**What you will do**
Could you carry on the diff for the fix to loading INC quantized models, picking up right after its last line?

**Selection**
Fix loading of INC quantized model (#452)

echarlaix · web-flow · commit f52d7c8801ce · 2023-10-13T17:13:59.000+02:00
diff --git a/optimum/intel/neural_compressor/modeling_base.py b/optimum/intel/neural_compressor/modeling_base.py
@@ -12,7 +12,6 @@
 #  See the License for the specific language governing permissions and
 #  limitations under the License.
 
-import copy
 import logging
 import os
 from pathlib import Path
@@ -138,7 +137,6 @@ def _from_pretrained(
 
         model_save_dir = Path(model_cache_path).parent
         inc_config = None
-        q_config = None
         msg = None
         try:
             inc_config = INCConfig.from_pretrained(model_id)
@@ -153,54 +151,23 @@ def _from_pretrained(
             # load(model_cache_path)
             model = torch.jit.load(model_cache_path)
             model = torch.jit.freeze(model.eval())
-            return cls(model, config=config, model_save_dir=model_save_dir, **kwargs)
+            return cls(model, config=config, model_save_dir=model_save_dir, inc_config=inc_config, **kwargs)
 
         model_class = _get_model_class(config, cls.auto_model_class._model_mapping)
-        keys_to_ignore_on_load_unexpected = copy.deepcopy(
-            getattr(model_class, "_keys_to_ignore_on_load_unexpected", None)
-        )
-        keys_to_ignore_on_load_missing = copy.deepcopy(getattr(model_class, "_keys_to_ignore_on_load_missing", None))
-        # Avoid unnecessary warnings resulting from quantized model initialization
-        quantized_keys_to_ignore_on_load = [
-            r"zero_point",
-            r"scale",
-            r"packed_params",
-            r"constant",
-            r"module",
-            r"best_configure",
-            r"max_val",
-            r"min_val",
-            r"eps",
-            r"fake_quant_enabled",
-            r"observer_enabled",
-        ]
-        if keys_to_ignore_on_load_unexpected is None:
-            model_class._keys_to_ignore_on_load_unexpected = quantized_keys_to_ignore_on_load
-        else:
-            model_class._keys_to_ignore_on_load_unexpected.extend(quantized_keys_to_ignore_on_load)

Spatial question data
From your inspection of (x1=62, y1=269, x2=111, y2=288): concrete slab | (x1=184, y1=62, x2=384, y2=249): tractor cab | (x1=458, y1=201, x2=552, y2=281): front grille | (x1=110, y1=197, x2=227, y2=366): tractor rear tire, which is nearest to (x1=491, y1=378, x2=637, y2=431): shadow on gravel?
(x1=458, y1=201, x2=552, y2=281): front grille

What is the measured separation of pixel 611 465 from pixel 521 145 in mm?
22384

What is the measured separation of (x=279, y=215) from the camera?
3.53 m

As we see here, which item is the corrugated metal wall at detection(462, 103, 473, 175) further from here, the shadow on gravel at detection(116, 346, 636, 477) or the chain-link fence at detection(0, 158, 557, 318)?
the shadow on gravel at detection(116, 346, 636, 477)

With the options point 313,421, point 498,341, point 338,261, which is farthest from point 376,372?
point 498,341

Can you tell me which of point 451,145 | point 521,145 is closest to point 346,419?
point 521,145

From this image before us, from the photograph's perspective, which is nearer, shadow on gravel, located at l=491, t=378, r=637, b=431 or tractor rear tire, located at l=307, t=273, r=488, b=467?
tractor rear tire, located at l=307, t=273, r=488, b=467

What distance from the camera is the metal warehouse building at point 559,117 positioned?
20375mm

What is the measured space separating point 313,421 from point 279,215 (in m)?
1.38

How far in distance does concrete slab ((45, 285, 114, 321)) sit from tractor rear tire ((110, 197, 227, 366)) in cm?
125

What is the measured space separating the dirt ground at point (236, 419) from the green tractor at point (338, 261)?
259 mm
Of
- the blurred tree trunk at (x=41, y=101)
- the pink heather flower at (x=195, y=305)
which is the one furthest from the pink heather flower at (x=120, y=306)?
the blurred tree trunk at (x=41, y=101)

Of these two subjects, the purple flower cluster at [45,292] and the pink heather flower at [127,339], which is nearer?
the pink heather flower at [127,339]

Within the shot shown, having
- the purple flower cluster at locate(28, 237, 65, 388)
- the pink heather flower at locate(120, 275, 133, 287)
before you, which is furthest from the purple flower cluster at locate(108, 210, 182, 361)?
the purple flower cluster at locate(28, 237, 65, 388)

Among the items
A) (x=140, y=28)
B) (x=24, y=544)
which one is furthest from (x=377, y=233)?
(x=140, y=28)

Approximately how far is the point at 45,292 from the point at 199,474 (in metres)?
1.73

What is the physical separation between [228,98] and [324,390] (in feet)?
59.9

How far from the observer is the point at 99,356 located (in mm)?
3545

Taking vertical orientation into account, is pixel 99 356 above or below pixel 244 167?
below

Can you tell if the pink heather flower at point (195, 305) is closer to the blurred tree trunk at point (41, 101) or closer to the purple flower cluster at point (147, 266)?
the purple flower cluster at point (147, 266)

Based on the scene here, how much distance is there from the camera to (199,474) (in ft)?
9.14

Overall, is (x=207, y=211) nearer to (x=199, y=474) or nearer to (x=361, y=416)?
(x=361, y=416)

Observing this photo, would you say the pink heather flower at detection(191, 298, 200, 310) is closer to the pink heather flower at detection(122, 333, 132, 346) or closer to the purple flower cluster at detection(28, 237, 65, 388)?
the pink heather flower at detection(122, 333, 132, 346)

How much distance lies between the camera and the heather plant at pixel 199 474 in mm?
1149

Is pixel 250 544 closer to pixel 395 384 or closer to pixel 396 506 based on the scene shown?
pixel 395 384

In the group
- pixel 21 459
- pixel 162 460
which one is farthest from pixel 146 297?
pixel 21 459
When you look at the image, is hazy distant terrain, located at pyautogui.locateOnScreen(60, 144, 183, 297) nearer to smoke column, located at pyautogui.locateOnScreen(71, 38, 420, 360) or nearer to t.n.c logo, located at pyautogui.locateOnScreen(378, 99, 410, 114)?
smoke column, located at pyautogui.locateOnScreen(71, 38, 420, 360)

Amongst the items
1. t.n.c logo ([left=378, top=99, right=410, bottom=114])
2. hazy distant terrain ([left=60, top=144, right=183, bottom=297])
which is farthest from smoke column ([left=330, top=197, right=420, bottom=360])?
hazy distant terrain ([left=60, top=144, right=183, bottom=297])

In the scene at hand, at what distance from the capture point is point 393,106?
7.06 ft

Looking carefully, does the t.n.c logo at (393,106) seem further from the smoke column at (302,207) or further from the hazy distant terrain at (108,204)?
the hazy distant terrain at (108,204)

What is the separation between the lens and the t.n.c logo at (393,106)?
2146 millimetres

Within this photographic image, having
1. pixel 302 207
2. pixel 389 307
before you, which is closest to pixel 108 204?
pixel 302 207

**Written response**
-        missing_keys_to_ignore_on_load = [r"weight", r"bias"]
-        if keys_to_ignore_on_load_missing is None:
-            model_class._keys_to_ignore_on_load_missing = missing_keys_to_ignore_on_load
-        else:
-            model_class._keys_to_ignore_on_load_missing.extend(missing_keys_to_ignore_on_load)
+        # Load the state dictionary of the model to verify whether the model to get the quantization config
+        state_dict = torch.load(model_cache_path, map_location="cpu")
+        q_config = state_dict.get("best_configure", None)
 
-        try:
+        if q_config is None:
             model = model_class.from_pretrained(model_save_dir)
-        except AttributeError:
+        else:
             init_contexts = [no_init_weights(_enable=True)]
             with ContextManagers(init_contexts):
                 model = model_class(config)
-
-        model_class._keys_to_ignore_on_load_unexpected = keys_to_ignore_on_load_unexpected
-        model_class._keys_to_ignore_on_load_missing = keys_to_ignore_on_load_missing
-
-        # Load the state dictionary of the model to verify whether the model is quantized or not
-        state_dict = torch.load(model_cache_path, map_location="cpu")
-        if "best_configure" in state_dict and state_dict["best_configure"] is not None:
-            q_config = state_dict["best_configure"]
             try:
                 model = load(model_cache_path, model)
             except Exception as e:
+                # For incompatible torch version check
                 if msg is not None:
                     e.args += (msg,)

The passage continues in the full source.